• _SET EXERCISE_
Quote the lines below word for word, starting at the one containing "What is the distance that separates point" and ending at the one containing "47.4 metres", including both.

══ EXERCISE MATERIAL

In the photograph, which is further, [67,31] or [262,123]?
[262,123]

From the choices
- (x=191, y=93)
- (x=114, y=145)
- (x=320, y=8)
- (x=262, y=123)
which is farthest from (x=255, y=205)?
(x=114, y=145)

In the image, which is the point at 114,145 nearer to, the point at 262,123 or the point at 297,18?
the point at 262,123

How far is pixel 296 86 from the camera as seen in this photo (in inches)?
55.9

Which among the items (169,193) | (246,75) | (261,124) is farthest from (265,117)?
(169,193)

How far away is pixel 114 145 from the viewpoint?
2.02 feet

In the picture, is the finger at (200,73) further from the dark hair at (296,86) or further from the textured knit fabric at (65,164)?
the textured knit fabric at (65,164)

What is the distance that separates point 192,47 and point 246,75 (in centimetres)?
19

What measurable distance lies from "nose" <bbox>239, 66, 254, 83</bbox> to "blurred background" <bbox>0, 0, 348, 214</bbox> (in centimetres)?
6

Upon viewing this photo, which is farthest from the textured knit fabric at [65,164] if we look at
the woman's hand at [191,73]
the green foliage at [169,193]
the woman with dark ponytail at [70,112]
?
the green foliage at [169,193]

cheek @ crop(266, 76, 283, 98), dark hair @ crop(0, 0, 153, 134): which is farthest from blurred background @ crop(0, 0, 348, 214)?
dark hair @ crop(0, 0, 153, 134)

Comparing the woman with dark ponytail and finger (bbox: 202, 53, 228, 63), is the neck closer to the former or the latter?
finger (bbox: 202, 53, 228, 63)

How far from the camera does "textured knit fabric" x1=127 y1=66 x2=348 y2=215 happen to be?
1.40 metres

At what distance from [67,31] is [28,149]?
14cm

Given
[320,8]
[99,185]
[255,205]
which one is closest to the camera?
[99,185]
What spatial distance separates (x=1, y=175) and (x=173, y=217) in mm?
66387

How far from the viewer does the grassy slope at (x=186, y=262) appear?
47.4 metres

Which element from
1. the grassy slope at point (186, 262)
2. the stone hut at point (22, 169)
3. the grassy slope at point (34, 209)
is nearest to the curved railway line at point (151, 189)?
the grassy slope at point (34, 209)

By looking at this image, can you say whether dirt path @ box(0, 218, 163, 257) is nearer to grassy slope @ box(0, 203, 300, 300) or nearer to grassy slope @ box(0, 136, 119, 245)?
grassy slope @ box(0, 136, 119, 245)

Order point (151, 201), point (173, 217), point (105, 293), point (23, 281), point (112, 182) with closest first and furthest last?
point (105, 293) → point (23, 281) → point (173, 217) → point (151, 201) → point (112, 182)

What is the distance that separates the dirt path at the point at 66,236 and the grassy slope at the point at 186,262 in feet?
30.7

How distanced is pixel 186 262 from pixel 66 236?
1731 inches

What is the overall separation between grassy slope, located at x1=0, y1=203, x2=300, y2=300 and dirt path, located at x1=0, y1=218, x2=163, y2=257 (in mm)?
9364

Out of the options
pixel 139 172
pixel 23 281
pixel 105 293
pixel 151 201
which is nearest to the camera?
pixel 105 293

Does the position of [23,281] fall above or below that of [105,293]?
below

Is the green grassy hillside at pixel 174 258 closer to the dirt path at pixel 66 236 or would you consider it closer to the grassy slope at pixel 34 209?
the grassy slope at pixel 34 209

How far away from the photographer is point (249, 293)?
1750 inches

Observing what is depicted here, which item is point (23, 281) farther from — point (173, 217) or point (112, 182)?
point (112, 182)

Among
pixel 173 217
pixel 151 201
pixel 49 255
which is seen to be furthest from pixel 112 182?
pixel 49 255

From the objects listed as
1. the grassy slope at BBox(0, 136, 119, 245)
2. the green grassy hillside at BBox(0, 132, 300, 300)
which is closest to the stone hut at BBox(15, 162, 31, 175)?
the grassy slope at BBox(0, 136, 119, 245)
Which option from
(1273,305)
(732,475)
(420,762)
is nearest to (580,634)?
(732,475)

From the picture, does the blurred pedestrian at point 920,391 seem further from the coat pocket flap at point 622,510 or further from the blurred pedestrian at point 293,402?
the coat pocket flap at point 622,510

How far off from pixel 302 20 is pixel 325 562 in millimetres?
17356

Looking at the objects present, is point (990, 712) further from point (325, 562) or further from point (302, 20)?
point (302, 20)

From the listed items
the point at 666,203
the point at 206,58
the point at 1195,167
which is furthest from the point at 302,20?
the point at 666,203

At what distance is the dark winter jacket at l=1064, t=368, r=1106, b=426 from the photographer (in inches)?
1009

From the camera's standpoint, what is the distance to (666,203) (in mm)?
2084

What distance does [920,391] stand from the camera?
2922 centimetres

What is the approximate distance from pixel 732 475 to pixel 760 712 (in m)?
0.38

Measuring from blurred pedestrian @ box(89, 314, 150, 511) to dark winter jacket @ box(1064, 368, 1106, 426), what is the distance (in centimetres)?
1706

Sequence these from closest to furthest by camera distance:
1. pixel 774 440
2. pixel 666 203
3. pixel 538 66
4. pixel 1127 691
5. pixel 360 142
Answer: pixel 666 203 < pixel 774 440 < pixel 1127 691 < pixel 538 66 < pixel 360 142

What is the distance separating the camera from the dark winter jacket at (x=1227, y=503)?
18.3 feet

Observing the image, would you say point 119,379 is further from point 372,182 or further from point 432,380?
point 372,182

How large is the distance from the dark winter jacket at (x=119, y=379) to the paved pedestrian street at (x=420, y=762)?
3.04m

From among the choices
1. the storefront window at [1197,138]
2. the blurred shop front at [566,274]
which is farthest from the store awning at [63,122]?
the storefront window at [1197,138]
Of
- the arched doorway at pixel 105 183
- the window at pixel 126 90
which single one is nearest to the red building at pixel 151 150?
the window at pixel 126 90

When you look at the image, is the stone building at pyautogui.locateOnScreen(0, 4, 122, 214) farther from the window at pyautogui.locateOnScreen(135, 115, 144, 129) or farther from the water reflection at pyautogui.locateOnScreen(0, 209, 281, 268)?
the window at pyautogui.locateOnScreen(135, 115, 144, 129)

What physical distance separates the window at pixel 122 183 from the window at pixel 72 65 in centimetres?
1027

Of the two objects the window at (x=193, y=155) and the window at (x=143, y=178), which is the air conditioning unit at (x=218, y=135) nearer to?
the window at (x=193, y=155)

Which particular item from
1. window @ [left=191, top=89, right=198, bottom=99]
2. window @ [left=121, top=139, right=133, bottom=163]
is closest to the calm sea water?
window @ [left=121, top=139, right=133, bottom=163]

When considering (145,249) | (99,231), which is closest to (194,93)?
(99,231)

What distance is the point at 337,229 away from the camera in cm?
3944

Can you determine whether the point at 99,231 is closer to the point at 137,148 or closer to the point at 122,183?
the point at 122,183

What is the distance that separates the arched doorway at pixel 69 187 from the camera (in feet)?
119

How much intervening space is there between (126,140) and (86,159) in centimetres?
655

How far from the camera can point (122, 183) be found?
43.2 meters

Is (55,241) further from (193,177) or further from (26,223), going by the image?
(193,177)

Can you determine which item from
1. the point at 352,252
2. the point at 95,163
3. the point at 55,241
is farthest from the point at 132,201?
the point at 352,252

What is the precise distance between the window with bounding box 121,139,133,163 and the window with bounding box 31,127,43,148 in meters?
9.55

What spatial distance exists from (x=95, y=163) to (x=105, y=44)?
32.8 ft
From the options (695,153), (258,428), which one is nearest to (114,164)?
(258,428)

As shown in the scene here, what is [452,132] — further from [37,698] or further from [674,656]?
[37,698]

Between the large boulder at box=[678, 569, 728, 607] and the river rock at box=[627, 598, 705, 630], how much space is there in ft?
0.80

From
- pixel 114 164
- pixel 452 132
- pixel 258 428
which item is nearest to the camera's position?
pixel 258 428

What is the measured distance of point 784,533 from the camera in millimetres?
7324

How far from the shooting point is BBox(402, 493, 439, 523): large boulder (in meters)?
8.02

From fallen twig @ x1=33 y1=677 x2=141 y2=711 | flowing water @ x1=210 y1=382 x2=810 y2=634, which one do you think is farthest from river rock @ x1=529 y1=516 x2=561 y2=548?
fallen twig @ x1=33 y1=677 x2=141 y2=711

════

• _TASK OUTPUT_
What is the distance that separates point 192,47 and point 246,75 (in centimetres)?
19

What measurable distance lies from "nose" <bbox>239, 66, 254, 83</bbox> to "blurred background" <bbox>0, 0, 348, 214</bbox> (in centimetres)?
6

Upon viewing this photo, which is farthest from the textured knit fabric at [65,164] if we look at
the woman's hand at [191,73]
the green foliage at [169,193]
the woman with dark ponytail at [70,112]
?
the green foliage at [169,193]

cheek @ crop(266, 76, 283, 98), dark hair @ crop(0, 0, 153, 134): which is farthest from blurred background @ crop(0, 0, 348, 214)?
dark hair @ crop(0, 0, 153, 134)

Comparing the woman with dark ponytail and finger (bbox: 202, 53, 228, 63), is the neck closer to the former or the latter?
finger (bbox: 202, 53, 228, 63)

How far from the camera does "textured knit fabric" x1=127 y1=66 x2=348 y2=215 happen to be?
1.40 metres

At what distance from [67,31] is [28,149]?
14cm

Given
[320,8]
[99,185]
[255,205]
which one is closest to the camera?
[99,185]
What spatial distance separates (x=1, y=175) and (x=173, y=217) in mm?
66387

How far from the viewer does the grassy slope at (x=186, y=262) appear?
47.4 metres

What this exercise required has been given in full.